Yes, I said worst case scenario and there is one. The real estate agents I deal with directly want to run interference and soften the blow to my clients on this one, but its crucial to consider the worst: If you participate in seller financing, expect not to get paid and consider your loan for what it might ultimately be: a reduction in purchase price. Seriously? I know it sounds harsh, but I think it is the only safe way to look at the deal. It doesn’t mean don’t go through with it, it simply means be comfortable enough with the risk to proceed.

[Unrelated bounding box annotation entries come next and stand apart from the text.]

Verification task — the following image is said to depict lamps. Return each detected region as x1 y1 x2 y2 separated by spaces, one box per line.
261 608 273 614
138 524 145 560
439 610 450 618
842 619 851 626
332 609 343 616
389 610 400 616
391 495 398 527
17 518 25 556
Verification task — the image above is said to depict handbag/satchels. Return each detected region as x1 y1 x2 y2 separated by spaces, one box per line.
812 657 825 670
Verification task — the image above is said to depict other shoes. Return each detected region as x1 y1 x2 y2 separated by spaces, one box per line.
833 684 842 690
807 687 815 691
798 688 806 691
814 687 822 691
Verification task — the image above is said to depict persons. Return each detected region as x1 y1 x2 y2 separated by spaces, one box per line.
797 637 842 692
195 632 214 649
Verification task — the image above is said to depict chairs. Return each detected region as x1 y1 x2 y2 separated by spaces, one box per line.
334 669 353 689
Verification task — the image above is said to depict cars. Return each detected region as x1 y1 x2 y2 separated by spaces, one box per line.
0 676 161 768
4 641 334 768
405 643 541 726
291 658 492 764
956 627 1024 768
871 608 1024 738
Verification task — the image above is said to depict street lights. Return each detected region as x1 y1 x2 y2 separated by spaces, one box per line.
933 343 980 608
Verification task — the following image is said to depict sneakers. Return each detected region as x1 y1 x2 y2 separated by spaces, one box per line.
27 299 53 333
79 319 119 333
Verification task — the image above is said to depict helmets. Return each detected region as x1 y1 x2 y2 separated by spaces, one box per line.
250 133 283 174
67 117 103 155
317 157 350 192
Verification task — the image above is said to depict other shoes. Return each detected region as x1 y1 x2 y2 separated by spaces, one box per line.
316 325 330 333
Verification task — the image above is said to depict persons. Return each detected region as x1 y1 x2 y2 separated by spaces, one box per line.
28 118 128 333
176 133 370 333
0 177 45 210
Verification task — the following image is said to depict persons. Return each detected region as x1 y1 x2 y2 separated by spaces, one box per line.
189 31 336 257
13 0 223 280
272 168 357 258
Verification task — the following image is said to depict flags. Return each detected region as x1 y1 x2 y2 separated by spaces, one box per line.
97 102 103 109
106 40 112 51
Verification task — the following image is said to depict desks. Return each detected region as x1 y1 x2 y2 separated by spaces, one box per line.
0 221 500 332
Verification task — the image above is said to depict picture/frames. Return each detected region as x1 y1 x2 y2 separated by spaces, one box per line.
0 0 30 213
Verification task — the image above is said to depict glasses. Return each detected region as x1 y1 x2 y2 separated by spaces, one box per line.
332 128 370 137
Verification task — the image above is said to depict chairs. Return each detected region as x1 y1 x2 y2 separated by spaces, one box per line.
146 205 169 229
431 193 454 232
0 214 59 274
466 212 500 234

If your buyer needs seller financing, it is almost always going to be because they first exhausted their options with traditional banks. The two big reasons why they didn’t qualify for traditional financing: 1) they are a bad credit risk or 2) the collateral (your property) is not good enough security for the amount they are looking to borrow. Now they are coming to you and asking you to be their piggy bank because they recognize your weakness: in this market you want to sell and are willing to take a risk the banks (who do this professionally) are unwilling to take.
I also can almost guarantee you the bank providing the primary financing will require you to subordinate your interest so they get paid first. Great, if you’re paid or if there is adequate equity in the property. If not, in a foreclosure situation you will be forced to forgo your interest in the property, take a reduction in it, or be forced to buy out the first bank.
If you aren’t getting paid, the options aren’t great, but can be improved. To the extent you are taking a business risk, make sure it is as secure as possible. An attorney will make sure that your loan documents are properly negotiated and drafted and that you fully understand your position. I also counsel my clients on finding other potential collateral, properly securing the collateral they have access to, and negotiating proper interest rates and maturity dates.
Have I scared you away from seller financing yet? Maybe not, and in some fact situations I hope not. What’s important is for you to be informed. If you don’t believe me about the “reduction in purchase price concept” of seller financing at least buy into the fact that the additional cost of attorney assistance is a worthwhile “cost” of seller financing.
For the purposes of this post, “seller financing” should be defined as a promissory note secured by a mortgage or other collateral. In future posts I will discuss contract for deed transactions which are another form of seller financing.